U.K. mathematician noticed errors on the first page of the peer-reviewed article.
Authors of an article in Nature, a premier scientific publication, have just retracted their article, published in October 2018, It argued that the ocean was absorbing sixty percent more heat than previously thought. That finding suggested that global warming is much more severe than predicted by prominent scientists.
The article was widely publicized by such media as the New York Times, the Washington Post, the BBC, and others.
“Startling new research finds large buildup of heat in the oceans, suggesting a faster rate of global warming,” was the Post’s headline. “The findings mean the world might have less time to curb carbon emissions.”
Within days, however, the Post and the Times modified their stories; the Times even changed the headline to a more tepid “Scientists Find a New Way to Take the Oceans’ Temperature.” The Post published a new story that explained why.
A U.K- based mathematician, Nicholas Lewis, had raised questions about the calculations in the paper. The authors quickly acknowledged the error and issued a correction but did not retract the paper. However, nearly a year later the journal told the authors to retract it.

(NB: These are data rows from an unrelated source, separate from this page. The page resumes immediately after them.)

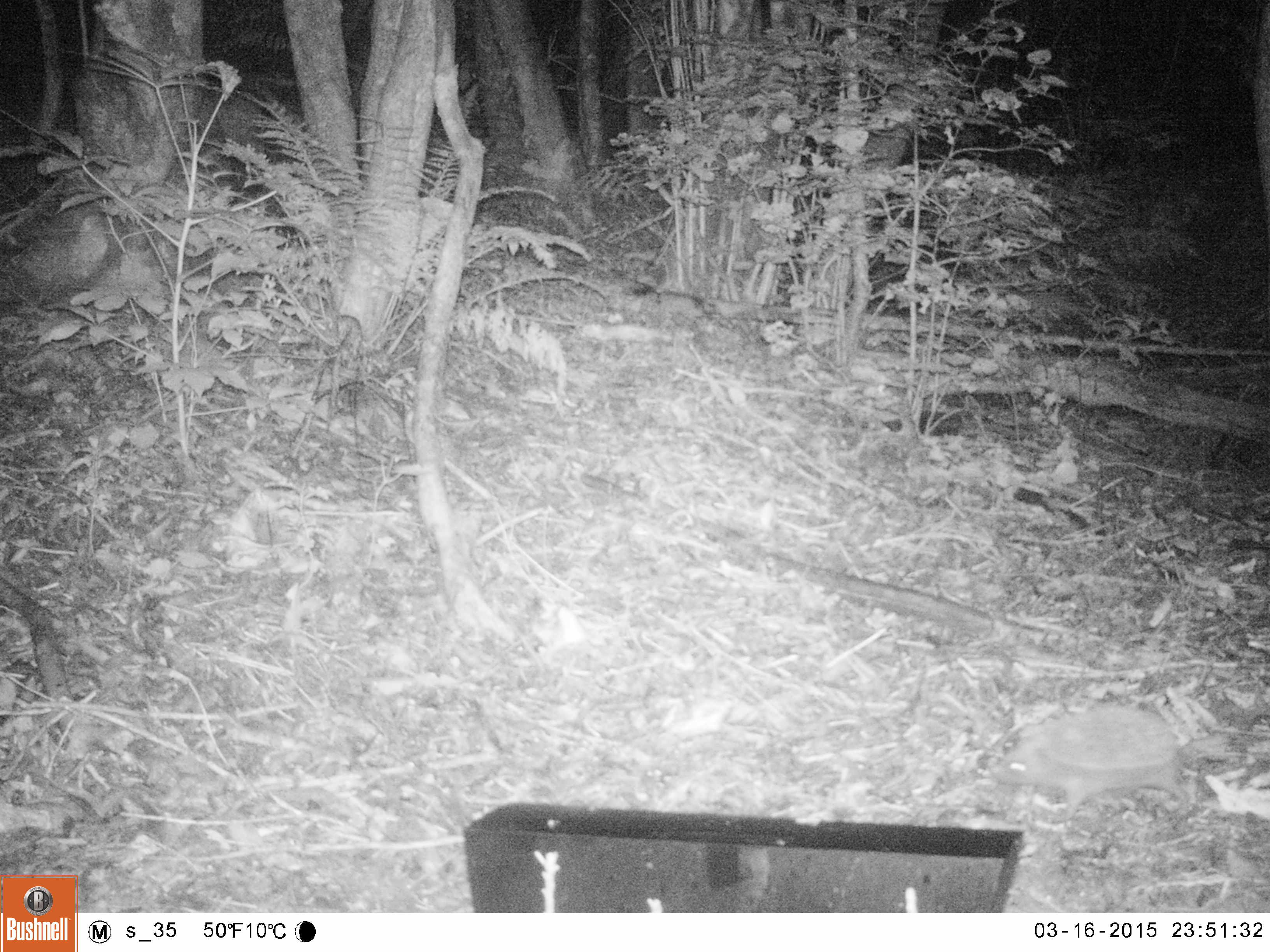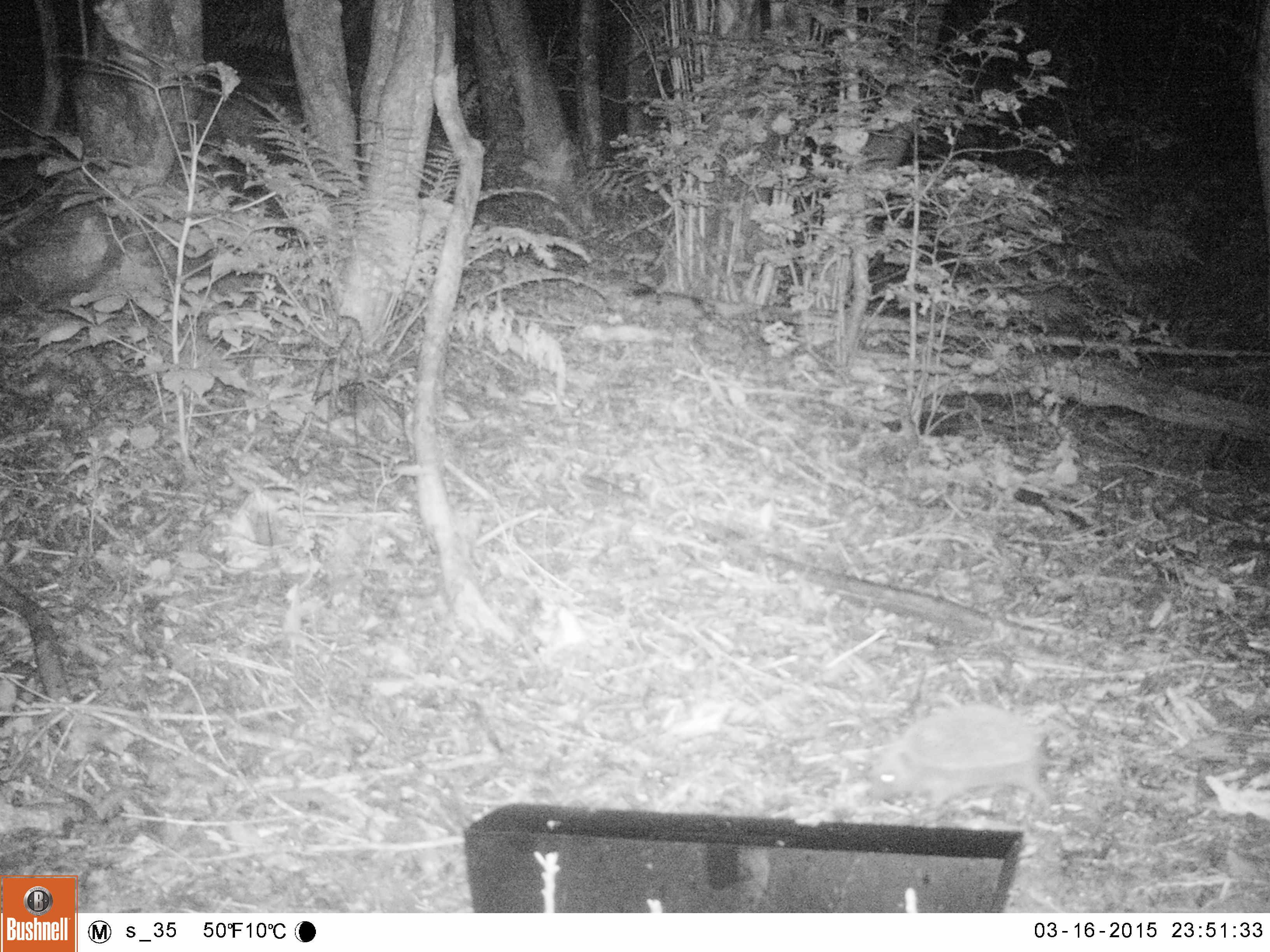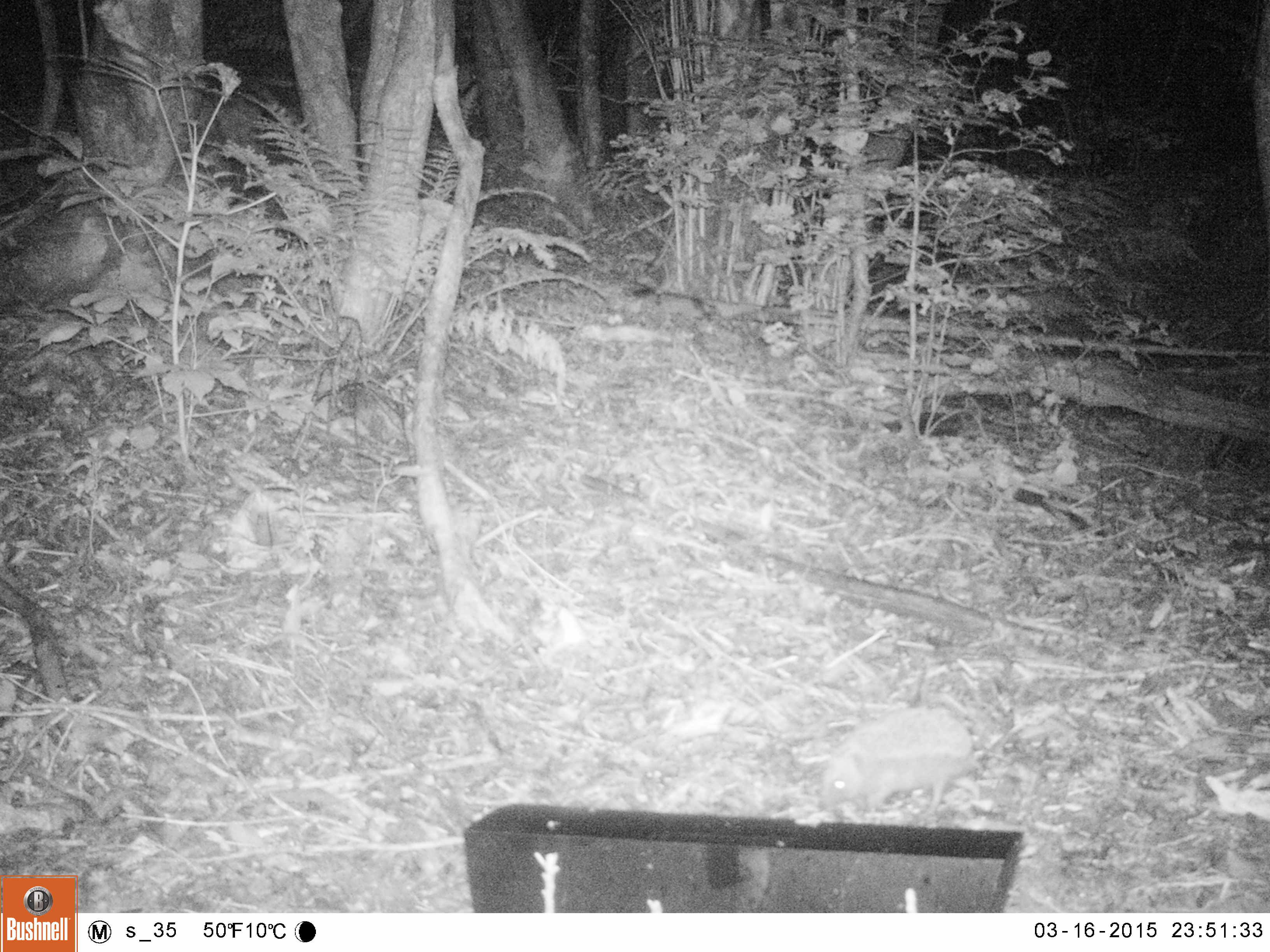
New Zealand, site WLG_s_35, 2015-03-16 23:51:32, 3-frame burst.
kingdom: Animalia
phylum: Chordata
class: Mammalia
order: Eulipotyphla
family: Erinaceidae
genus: Erinaceus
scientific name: Erinaceus europaeus europaeus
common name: european hedgehog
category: hedgehog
Hedgehog (european hedgehog) (Erinaceus europaeus europaeus).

The authors’ retraction note appears on the Nature website and reads, in part:
Shortly after publication, arising from comments from Nicholas Lewis, we realized that our reported uncertainties were underestimated owing to our treatment of certain systematic errors as random errors. In addition, we became aware of several smaller issues in our analysis of uncertainty. Although correcting these issues did not substantially change the central estimate of ocean warming, it led to a roughly fourfold increase in uncertainties, significantly weakening implications for an upward revision of ocean warming and climate sensitivity. Because of these weaker implications, the Nature editors asked for a Retraction, which we accept.
Benny Peiser, director of the Global Warming Policy Forum, wrote on September 25.
Climatology is littered with examples of bad statistics, going back to the infamous Hockey Stick graph and beyond. Peer review is failing and it is falling to amateurs to find the errors. Scientists in the field should be embarrassed.